Africa is facing a severe shortage of health workers. Tanzania has only four nurses per 10,000 population as compared to more than 80 nurses per 10,000 population in the United States. Rewarding positions with good pay are available in Tanzania for nursing graduates, especially in Tanzania’s church-related hospitals.
Pastor Exchange Program
The Nebraska Synod and Northern Diocese regularly host pastor exchanges. These six-week exchanges allow participants (pastors and congregations) a tremendous opportunity to learn about each other’s culture and ministry. Moreover, the exchanges provide congregations a chance receive the gifts of someone who comes from another culture.
Typically, the Synod Global Mission Committee will select one pastor from our synod to serve in Tanzania while their Tanzanian counterpart serves in the Nebraska Synod congregation. Generally, the cost of participating in the exchange program is approximately $6,000, which is usually split between the Synod Global Mission Committee, the local Synod congregation and the pastor.

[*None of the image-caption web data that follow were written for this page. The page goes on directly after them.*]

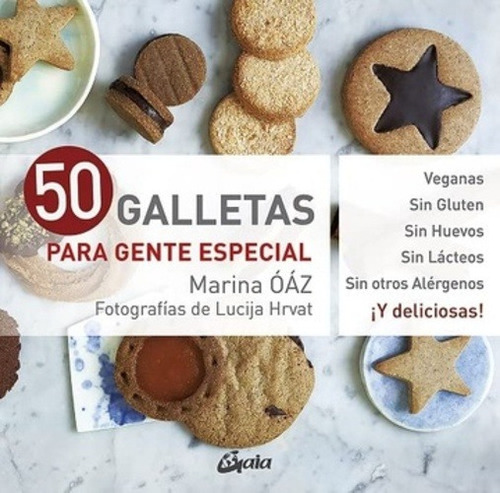 50 Galletas Para Gente Especial Marina Oaz Ed Gaia Ediciones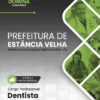 Apostila Dentista Estância Velha RS 2025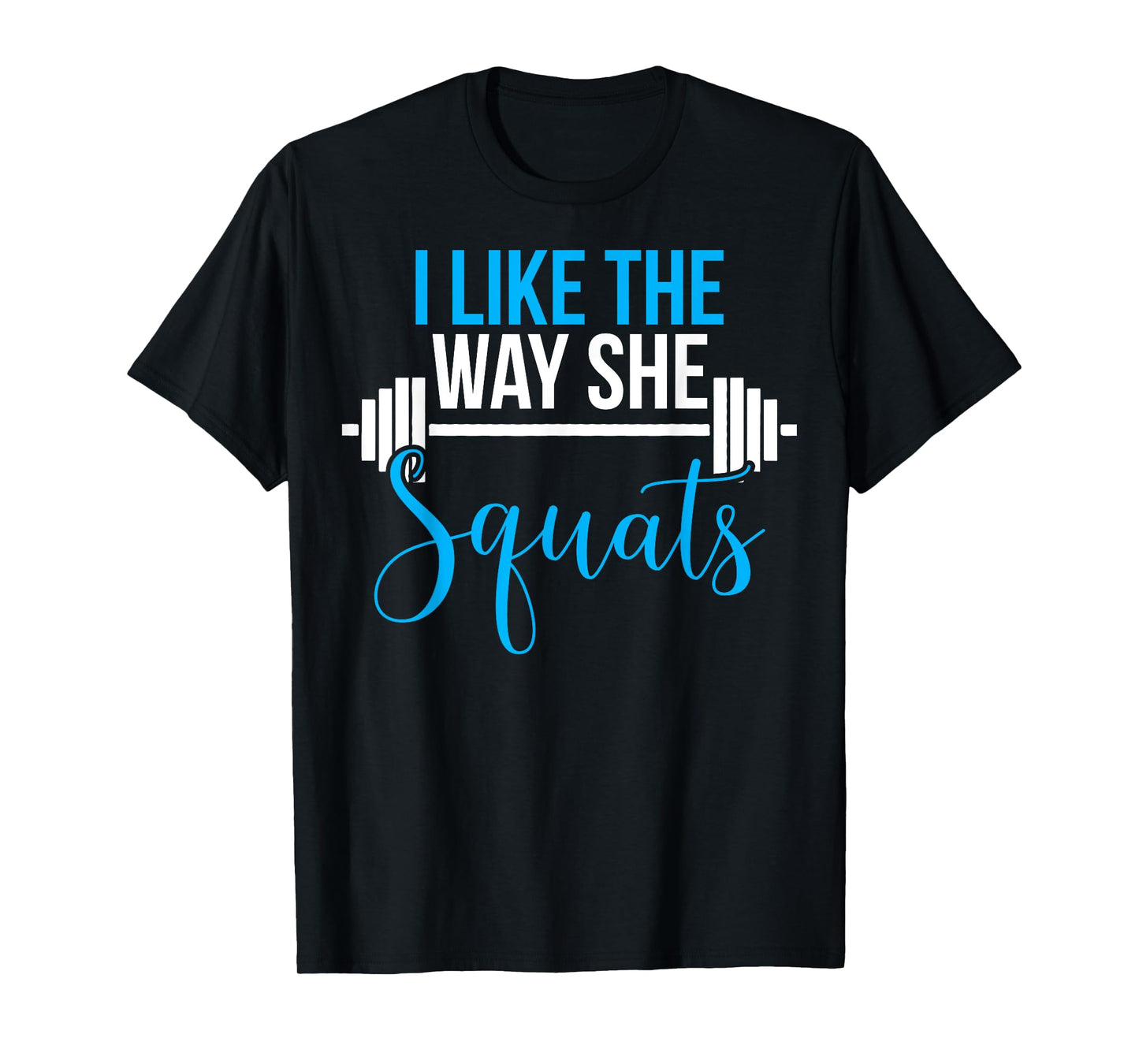 Matching Couples Workout I Like Way She Squats His and Her T-Shirt
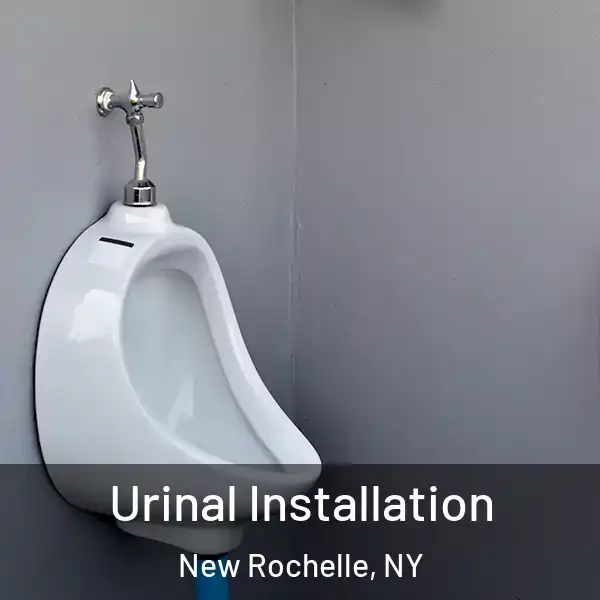  Urinal Installation New Rochelle, NY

The Synod will make an announcement when the next pastor exchange opportunity becomes available.
Textbooks for Tanzania
Tanzania has put education at the center of its National Strategy for Growth and Reduction of Poverty with the aim of ensuring equitable access to quality primary and secondary education for boys and girls, universal literacy among women and men; and the expansion of higher, technical and vocation education.

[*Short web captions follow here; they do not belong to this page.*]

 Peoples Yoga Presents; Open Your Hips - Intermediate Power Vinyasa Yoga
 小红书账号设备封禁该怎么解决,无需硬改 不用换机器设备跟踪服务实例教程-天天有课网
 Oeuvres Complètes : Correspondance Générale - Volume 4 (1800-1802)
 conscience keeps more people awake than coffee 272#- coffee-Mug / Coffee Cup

Textbooks for Tanzania is a Nebraska Synod-based project directed at providing valuable learning resources. Working closely with Tanzanian secondary educational leaders in the Northern Diocese of the Evangelical Lutheran Church in Tanzania, the Textbooks for Tanzania project seeks to equip Tanzanian classrooms with necessary up-to-date textbooks to contribute toward improved learning outcomes. Each gift of $10 places a desperately needed book in a Tanzania classroom.
Trees for Tanzania
Even if you have never visited Tanzania, you have probably seen pictures of Africa’s highest mountain, Kilimanjaro. It is a mountain of great beauty, and its waters directly support the lives of many thousands of people who live on the slopes and the lands nearby. It is a mountain in crisis. In the last 100 years the glaciers of Kilimanjaro have shrunk by 92 percent. At the current rate of snow loss, it is predicted that the snowcap could be gone completely as soon as 2020.

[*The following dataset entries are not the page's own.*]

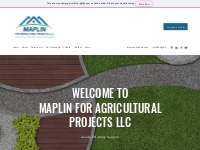 Home | MAPLIN FOR AGRICULTURAL PROJECTS LLC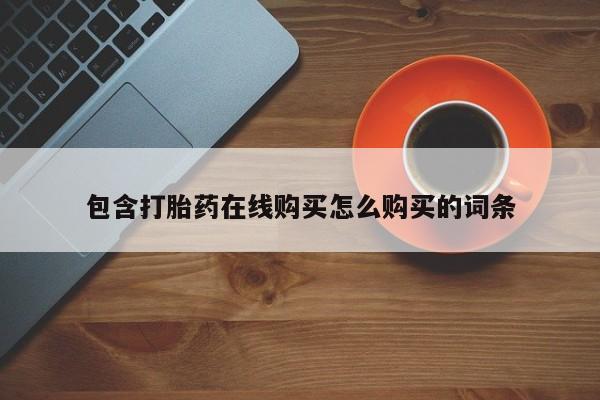 堕胎药如何购买包含打胎药在线购买怎么购买的词条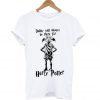 Dobby Will Always Be There for Harry Potter T-Shirt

This is a critical issue for the people who rely on the waters of Kilimanjaro for survival. The Northern Diocese has made tree restoration a high priority project. The deforestation of Kilimanjaro and the surrounding area, which has been going on for decades, is considered a major driver of increased heat and reduced moisture on the mountain.
Money is needed to help support the sapling nurseries. These nurseries employ local people, creating a secondary benefit. The Diocese estimates that $1 US can provide two saplings. The goal is to provide enough saplings for every confirmation student to plant 10 trees per year. This equates to roughly 160,000 trees annually from just this source.